Saya mempunyai nenek yang sudah tua renta dan sudah pikun, beliau punya harta sisa dari al marhum kakek saya. Ketimbang nanti harta nenek digunakan pada hal yang tak berguna oleh cucunya maka kami sepakat untuk menghajikan nenek saya yang belum menunaikan rukun islam yang kelima. Yang menjadi pertanyaan, bolehkah menghajikan orang yang masih hidup tapi sudah udzur ? Siapakah yang berhak menggantikan haji nenek, anak keturunan atau orang lain? Mohon penjelasannya ustadz atas jawabannya kami haturkan terima kasih.
Gita (Perak, Jombang)
Jawaban:
Mbak Gita yang dimuliakan Allah SWT, ketika Rasulullah saw melaksanakan haji wada’, datanglah seorang wanita dari kabilah Khots’am bertanya kepada Rasulullah SAW : “Ya Rasulallah, sesungguhnya ayahku sudah punya kewajiban ( bekal ) untuk melaksanakan haji namun beliau sudah tua renta dan tidak bisa duduk tegak di atas punggung untanya ? Rasulullah menjawab, “ Maka berhajilah kamu atas nama dia !“ (H.R. al-Jama’ah)
Dari Ibnu Abbas beliau berkata, Sesungguhnya seorang wanita dari Juhainah datang kepada Nabi kemudian berkata, “ Sesungguhnya ibuku bernadzar untuk haji tetapi belum sempat melaksanakan haji beliau wafat, apakah boleh aku berhaji atas namanya ?” Rasulullah menjawab, “ Ya, berhajilah kamu atas nama dia ! Apa pendapatmu jika ibumu punya hutang apakah engkau wajib membayarnya ? bayarlah hutang kepada Allah karena hutang kepada Allah lebih berhak untuk dilunasi.” (H.R. Bukhori)
Berdasarkan hadits tersebut dan beberapa riwayat lain maka mayoritas fuqoha’( Hanafi, Syafi’i dan Hanbali ) menyimpulkan bahwa menghajikan orang lain yang sudah mati atau sakit yang tak mungkin sembuh juga orang tua yang sudah udzur tetapi punya kemampuan harta itu BOLEH dan sampai pahala haji tersebut kepadanya.
Kecuali pendapat madzhab Maliki mengatakan : “ Sesungguhnya menggantikan haji dari orang yang hidup (walaupun udzur) itu tidak boleh dan tidak sah secara mutlaq kecuali dari orang sudah mati yang berwasiat agar dihajikan, maka sah tapi makruh dan dilaksanakan dari dana sepertiga harta waritsnya.” (DR. Wahbah al-Zuhaili. al-fiqh al-Islami wa Adillatuh : 3/40)
Seharusnya yang menghajikan orang yang meninggal atau hidup tetapi sudah udzur itu adalah anak keturunannya atau ahli warisnya yang sudah melaksanakan haji rukun untuk dirinya sendiri.
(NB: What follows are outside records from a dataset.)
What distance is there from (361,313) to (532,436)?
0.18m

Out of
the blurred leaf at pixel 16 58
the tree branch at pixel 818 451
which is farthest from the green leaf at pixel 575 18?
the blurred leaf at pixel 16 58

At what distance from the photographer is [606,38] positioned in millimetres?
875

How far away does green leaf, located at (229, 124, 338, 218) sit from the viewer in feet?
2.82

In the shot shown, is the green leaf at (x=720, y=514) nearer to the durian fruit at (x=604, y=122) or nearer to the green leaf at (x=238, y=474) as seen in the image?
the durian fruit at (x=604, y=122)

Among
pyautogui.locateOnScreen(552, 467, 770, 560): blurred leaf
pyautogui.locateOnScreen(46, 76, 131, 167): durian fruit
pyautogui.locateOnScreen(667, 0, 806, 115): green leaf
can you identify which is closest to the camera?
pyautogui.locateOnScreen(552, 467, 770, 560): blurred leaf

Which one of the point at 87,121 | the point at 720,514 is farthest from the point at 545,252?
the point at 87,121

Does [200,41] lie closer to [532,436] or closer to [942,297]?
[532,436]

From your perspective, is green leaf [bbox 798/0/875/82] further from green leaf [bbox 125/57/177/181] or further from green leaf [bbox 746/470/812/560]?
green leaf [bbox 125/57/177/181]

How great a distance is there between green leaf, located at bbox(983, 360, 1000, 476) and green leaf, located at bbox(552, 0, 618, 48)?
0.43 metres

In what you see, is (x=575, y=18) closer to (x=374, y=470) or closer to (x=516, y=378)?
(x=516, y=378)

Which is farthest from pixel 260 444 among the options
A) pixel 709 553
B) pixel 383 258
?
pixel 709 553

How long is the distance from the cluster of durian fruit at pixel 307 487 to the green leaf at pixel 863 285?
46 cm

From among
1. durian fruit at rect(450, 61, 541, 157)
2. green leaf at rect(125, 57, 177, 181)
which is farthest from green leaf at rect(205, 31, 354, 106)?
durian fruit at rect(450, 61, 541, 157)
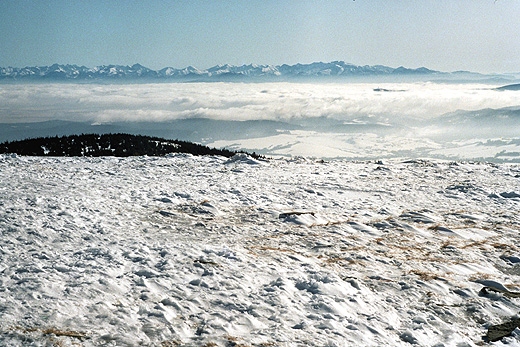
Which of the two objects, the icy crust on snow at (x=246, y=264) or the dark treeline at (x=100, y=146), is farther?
the dark treeline at (x=100, y=146)

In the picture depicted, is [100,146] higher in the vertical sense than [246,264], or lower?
higher

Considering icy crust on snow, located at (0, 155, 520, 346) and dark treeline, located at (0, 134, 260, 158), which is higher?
dark treeline, located at (0, 134, 260, 158)

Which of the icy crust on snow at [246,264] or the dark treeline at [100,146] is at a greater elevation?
the dark treeline at [100,146]

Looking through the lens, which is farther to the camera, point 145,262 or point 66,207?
point 66,207

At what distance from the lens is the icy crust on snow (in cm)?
634

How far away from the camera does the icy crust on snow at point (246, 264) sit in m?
6.34

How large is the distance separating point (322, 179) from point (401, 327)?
1534 centimetres

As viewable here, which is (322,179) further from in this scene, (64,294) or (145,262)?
(64,294)

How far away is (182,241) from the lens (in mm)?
10531

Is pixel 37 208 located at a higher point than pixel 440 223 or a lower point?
higher

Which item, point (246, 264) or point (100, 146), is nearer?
point (246, 264)

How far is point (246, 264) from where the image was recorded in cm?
907

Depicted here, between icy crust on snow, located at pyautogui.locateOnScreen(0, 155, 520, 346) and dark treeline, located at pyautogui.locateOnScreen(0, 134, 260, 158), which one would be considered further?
dark treeline, located at pyautogui.locateOnScreen(0, 134, 260, 158)

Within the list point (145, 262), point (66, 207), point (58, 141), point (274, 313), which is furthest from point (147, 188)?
point (58, 141)
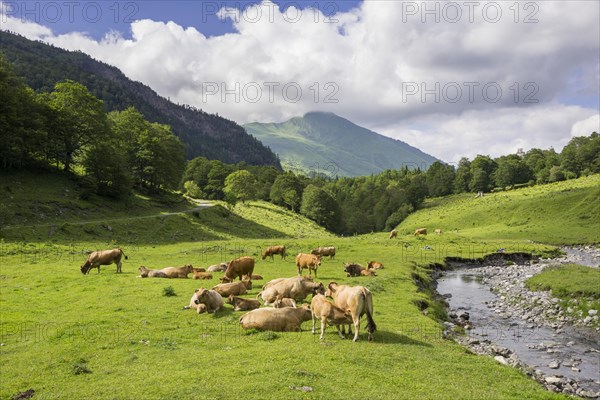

Tetapi boleh juga dihajikan oleh orang lain yang memenuhi syarat atas izin keluarga mayat yang biasa disebut haji badal. Dan boleh orang yang melaksanakan haji badal itu mendapat dana ongkos kebutuhan selama melaksanakan haji sesuai kesepakatan dan kebutuhan finansial dan transport haji.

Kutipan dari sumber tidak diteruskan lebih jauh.